People regularly comment on the volume of food I consume and ask me how I ‘get away’ with eating such nice food without gaining weight or body fat. The answer is that I am mindful in what and how much I eat. Calories matter. A basic law of thermodynamics is that, in order to lose weight, the calories you consume in one day must be less than the calories you expend in that same day. The opposite applies for weight gain. If you consume more calories than you burn that day, then you will gain that weight. Simples. You don’t need to do what the latest fitspo is doing. Be it macro tracking, extreme diets like low carb or keto diet – you don’t need to do it. At the end of the day, the bigger picture is that your calorie consumption for that day is balanced with the amount of energy expenditure you create – be it through daily steps or exercising.
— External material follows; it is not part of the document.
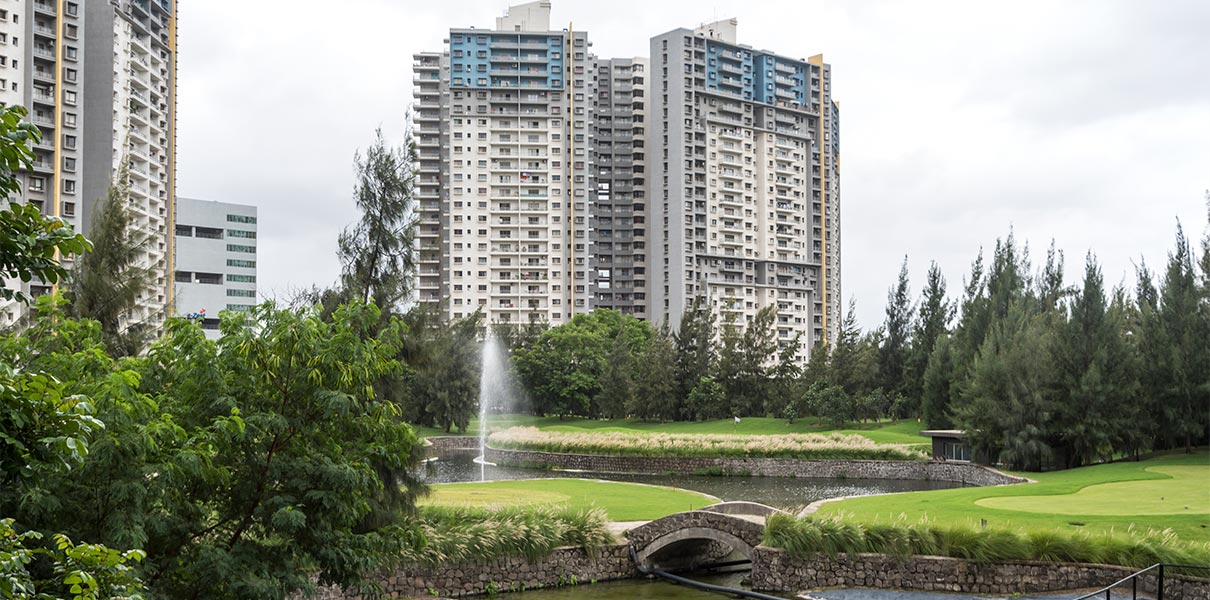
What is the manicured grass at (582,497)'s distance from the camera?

What can you do? Make smarter decisions with foods. Educate yourself and track your calories for a while. This will give you an insight into your daily calorie consumption and the calorie content of your favourite foods. You don’t have to keep it up or obsess over it – because that’s not healthy, is it? These decisions are not meant to add stress to your life, they’re meant to enhance it, so do what works for you. You don’t need to follow any restrictive diet, as this restrictive mentality will most likely leave you with increased cravings, and the desire to binge. Eating healthy and dieting to be a healthier weight doesn’t need to be so dull. Life is too short to eat boring food, so recreate healthier, calorie friendly versions of your favourite foods. I eat chocolate every single day, so I never really feel the need to ‘pig out’ anymore. I do love burgers and cakes as much as the next person, but the difference is, I don’t feel the need to make a whole weekend of it anymore. At the end of the day, all that matters is what you want to do. The reality is, by continuing to blindly eat calories, you probably won’t make any progress.